KEDIRI – Dinas Kebudayaan Pariwisata Pemuda dan Olah Raga Kota Kediri menggelar diskusi pembacaan relief Goa Selomangleng. Relief tersebut menunjukkan banyak sekali kisah tentang lanskap yang kini menjadi wilayah Kota Kediri.
Menghadirkan arkeolog Dwi Cahyono, Disbudparpora Kota Kediri menggelar kajian koleksi Museum Airlangga Kota Kediri bertemakan Jambangan Batu dan Relief Goa Selomangleng. Berdasarkan cerita rakyat, Goa Selomangleng dulunya diyakini sebagai tempat pertapaan Dewi Kilisuci (Sanggramawijaya Tunggadewi), Putri Mahkota Raja Airlangga (Kerajaan Kahuripan).

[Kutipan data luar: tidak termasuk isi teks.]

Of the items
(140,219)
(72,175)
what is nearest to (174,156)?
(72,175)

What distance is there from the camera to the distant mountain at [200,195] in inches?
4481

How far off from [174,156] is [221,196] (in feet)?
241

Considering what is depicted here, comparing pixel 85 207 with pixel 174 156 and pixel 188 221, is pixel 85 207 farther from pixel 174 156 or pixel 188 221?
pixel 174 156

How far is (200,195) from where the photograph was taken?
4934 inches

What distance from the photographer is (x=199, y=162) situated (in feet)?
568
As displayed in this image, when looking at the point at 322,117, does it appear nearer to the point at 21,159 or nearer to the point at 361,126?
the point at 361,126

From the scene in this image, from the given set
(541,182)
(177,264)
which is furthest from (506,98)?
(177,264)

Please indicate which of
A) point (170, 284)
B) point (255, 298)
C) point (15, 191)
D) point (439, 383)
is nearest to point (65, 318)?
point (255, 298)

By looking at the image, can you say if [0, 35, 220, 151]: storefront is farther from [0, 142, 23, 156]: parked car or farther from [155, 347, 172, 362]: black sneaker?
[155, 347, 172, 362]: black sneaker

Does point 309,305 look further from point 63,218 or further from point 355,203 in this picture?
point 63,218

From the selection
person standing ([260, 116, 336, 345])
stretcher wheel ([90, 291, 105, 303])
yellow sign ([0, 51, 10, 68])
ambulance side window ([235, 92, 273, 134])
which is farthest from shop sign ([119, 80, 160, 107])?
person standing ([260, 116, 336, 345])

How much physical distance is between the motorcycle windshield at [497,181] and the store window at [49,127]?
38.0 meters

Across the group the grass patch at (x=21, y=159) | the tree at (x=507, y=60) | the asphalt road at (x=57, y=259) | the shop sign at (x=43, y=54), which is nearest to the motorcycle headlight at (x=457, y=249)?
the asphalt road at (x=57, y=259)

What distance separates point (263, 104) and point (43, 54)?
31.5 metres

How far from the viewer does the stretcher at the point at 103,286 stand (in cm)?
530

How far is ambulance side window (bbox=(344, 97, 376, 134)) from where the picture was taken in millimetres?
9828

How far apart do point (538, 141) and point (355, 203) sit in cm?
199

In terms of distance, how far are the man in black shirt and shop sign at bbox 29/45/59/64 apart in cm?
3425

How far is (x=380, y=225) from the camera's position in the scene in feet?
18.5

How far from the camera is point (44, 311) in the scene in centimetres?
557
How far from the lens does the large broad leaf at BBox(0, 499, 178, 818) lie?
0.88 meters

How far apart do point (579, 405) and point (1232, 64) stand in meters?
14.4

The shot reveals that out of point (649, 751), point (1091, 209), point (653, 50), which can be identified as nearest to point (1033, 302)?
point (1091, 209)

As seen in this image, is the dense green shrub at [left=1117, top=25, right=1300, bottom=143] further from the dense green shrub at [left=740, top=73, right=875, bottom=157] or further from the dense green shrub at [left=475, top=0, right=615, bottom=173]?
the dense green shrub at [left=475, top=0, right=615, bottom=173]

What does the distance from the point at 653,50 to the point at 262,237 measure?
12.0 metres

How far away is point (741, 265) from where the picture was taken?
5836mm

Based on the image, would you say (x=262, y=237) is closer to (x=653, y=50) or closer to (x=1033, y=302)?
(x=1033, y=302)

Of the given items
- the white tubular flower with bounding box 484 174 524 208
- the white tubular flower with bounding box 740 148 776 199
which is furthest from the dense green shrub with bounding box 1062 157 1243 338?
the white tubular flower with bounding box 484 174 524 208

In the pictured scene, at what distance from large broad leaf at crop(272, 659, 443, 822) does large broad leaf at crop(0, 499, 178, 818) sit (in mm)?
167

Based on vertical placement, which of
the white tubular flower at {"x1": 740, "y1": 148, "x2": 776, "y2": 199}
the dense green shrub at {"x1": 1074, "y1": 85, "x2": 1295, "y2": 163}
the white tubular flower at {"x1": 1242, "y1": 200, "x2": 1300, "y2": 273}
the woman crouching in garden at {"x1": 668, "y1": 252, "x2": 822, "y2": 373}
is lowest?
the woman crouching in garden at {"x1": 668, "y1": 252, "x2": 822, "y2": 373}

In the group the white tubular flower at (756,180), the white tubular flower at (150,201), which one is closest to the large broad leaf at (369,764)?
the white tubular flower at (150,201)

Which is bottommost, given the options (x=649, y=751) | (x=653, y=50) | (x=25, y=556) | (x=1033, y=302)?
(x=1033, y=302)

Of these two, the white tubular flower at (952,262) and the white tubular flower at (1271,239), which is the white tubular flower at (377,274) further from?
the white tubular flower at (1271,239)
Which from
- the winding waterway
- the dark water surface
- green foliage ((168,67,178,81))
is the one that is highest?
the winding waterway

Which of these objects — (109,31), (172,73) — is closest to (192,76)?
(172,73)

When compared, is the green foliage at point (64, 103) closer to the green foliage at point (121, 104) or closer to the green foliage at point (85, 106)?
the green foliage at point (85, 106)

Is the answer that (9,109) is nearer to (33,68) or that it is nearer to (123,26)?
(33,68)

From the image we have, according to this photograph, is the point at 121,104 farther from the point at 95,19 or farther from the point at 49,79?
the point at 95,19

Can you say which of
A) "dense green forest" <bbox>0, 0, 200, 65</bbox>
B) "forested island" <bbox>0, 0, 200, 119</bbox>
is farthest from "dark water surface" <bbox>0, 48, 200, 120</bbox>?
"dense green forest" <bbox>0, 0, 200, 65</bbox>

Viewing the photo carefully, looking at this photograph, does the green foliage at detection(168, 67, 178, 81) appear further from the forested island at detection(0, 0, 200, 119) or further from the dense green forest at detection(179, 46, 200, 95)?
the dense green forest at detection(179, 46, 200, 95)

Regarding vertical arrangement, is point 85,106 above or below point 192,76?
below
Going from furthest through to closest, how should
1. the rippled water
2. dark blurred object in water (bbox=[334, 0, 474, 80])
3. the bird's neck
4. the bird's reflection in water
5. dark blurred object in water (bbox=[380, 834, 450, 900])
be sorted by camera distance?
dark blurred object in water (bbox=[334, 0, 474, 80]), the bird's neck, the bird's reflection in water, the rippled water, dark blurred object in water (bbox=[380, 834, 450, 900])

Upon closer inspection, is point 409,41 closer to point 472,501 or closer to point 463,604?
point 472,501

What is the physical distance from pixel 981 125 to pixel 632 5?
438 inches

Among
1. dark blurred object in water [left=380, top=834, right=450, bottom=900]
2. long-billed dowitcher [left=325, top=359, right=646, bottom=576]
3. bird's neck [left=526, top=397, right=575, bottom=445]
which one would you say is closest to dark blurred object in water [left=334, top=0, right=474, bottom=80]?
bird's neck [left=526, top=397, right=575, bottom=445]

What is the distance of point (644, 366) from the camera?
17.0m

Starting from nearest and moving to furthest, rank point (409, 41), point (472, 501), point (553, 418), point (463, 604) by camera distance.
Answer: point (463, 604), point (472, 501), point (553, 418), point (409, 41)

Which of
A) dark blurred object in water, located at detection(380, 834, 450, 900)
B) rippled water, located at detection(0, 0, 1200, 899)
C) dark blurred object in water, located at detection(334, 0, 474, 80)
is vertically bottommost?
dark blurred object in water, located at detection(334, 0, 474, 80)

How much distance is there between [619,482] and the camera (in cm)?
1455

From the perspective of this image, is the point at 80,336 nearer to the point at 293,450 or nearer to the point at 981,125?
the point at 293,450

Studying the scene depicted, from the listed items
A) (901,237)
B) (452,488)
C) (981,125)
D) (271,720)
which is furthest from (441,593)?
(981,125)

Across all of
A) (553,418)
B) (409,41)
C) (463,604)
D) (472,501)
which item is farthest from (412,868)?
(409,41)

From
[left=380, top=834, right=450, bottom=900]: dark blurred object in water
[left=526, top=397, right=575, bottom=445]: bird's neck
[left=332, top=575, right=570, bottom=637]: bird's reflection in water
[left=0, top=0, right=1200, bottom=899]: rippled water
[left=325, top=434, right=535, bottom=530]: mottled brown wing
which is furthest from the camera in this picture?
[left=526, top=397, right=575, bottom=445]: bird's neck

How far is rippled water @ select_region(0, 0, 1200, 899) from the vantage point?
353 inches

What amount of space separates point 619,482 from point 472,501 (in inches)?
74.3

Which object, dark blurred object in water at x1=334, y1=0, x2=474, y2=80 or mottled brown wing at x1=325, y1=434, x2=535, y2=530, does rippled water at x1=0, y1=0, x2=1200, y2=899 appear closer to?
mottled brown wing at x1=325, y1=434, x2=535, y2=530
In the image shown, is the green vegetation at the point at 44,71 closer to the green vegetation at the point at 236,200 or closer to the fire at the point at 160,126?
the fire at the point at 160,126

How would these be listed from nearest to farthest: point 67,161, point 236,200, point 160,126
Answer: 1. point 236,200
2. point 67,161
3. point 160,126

Hingga kini tidak banyak yang tahu jika di dalam goa tersebut terdapat sebuah relief yang menjelaskan keberadaan pemakaman terbuka jaman dulu. “Relief goa ini dipahat diatas batu breksi vulkanik yang sangat keras, lebih keras dari batu andesit. Sebagaimana penafsiran relief yang ada, kemungkinan dipakai lintas generasi,” kata Dwi Cahyono.
Berdasarkan relief Goa Selomangleng, goa ini merupakan goa buatan untuk bertapa. Hal ini bisa dilihat dari namanya yaitu selomangleng, berasal dari kata “selo” (batu) dan “leng” (lubang). Ada relief bertuliskan anagram berangka tahun 1353 Saka (1431 Masehi). Sementara itu, ada pula penafsiran bahwa goa itu dibuat tahun 988 tahun Saka.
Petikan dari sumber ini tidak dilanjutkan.